One of the most unpleasant things to emerge in fictional IP in my lifetime has been the obsession with continuity and the significance of trivia. Don't get me wrong, I greatly enjoy when writers can tie trivia together in fun and unexpected ways, or can come up with an amazing retcon, and my neurodivergent brain *loves* making timelines of fictional universes and reconciling different stories, but when it gets to the point that you can't enjoy or advance a story because you're too stuck picking nits, there may be a problem.
Amen to all of this. I love playing with continuity, but it's a means to the end of entertainment, not an absolute dogma that overrides everything else. And you can hope for strong continuity while still having enough basic maturity and common sense to understand that absolutely
perfect continuity is never going to be attainable, especially in a huge sprawling franchise created by hundreds of different minds over half a century, and that sometimes you just have to accept the humanity of the creators, the fact that sometimes they will be imperfect or change their minds and rely on your good graces as the audience to suspend disbelief, the same way an audience in live theater learns to forgive the inevitable fumbled lines and missed cues.

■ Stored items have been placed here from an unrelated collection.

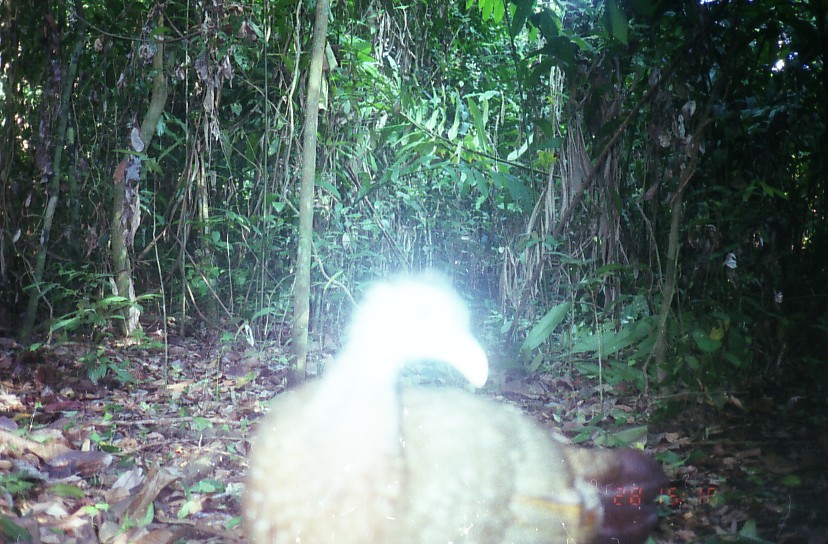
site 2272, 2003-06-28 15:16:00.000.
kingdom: Animalia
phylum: Chordata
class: Aves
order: Galliformes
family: Phasianidae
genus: Argusianus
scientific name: Argusianus argus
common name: great argus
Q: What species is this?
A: Argusianus argus (great argus).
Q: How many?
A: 1.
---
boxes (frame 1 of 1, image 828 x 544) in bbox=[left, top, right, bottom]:
argusianus argus: bbox=[236, 266, 666, 544]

That all said, one of the major advantages I think the original lines of Trek originals had, both Bantam and Pocket, was that they started after the show had ended. The writers (presumably) knew the characters and settings and had had plenty of time for them to sink in. Very different than the earliest novels in TNG on where writers may have been writing original stories based on little more than the pilot script and concept art, or the poor DS9 writers writing Cardassian and Bajoran stuff even as those stories were unfolding slowly in the show. One of several reasons I think the overall quality (let alone the interconnectedness) of Trek Lit exploded post-VOY and Nemesis.
I don't think this really holds up, because if anything, those early books had far
looser continuity than the later ones. Yes, they didn't have to worry about new episodes coming along to contradict them, but they didn't always remember the old episodes accurately, because they only had a few reference books and edited-for-syndication reruns to go on. And many authors had never even seen the animated series, or chose to ignore it, so some acknowledged it and others contradicted it.
Not only that, but so much of the Trek universe was still undefined that there was plenty of room for different novelists to fill in the gaps in wildly divergent ways, so that there were notable differences in the portrayal of the universe between Joe Haldeman, David Gerrold, Kathleen Sky, Vonda McIntyre, Diane Duane, Diane Carey, A.C. Crispin, J.M. Dillard, etc. And there was no effort at the time to reconcile different books with one another, not until the occasional author started choosing to reference Duane's Rihannsu or John M. Ford's Klingons or what-have-you.
Personally, I loved that wide-open, wild-and-wooly era, when
Star Trek wasn't some well-defined set of strictures to operate within, but a loose theme that different writers could reinterpret in their own voice and style. It was the very lack of uniformity that made the different interpretations so interesting -- IDIC and all that. It made ST feel populist, something individuals could define as they chose, rather than a doctrine imposed from the top down the way many modern fans seem to expect and want it to be.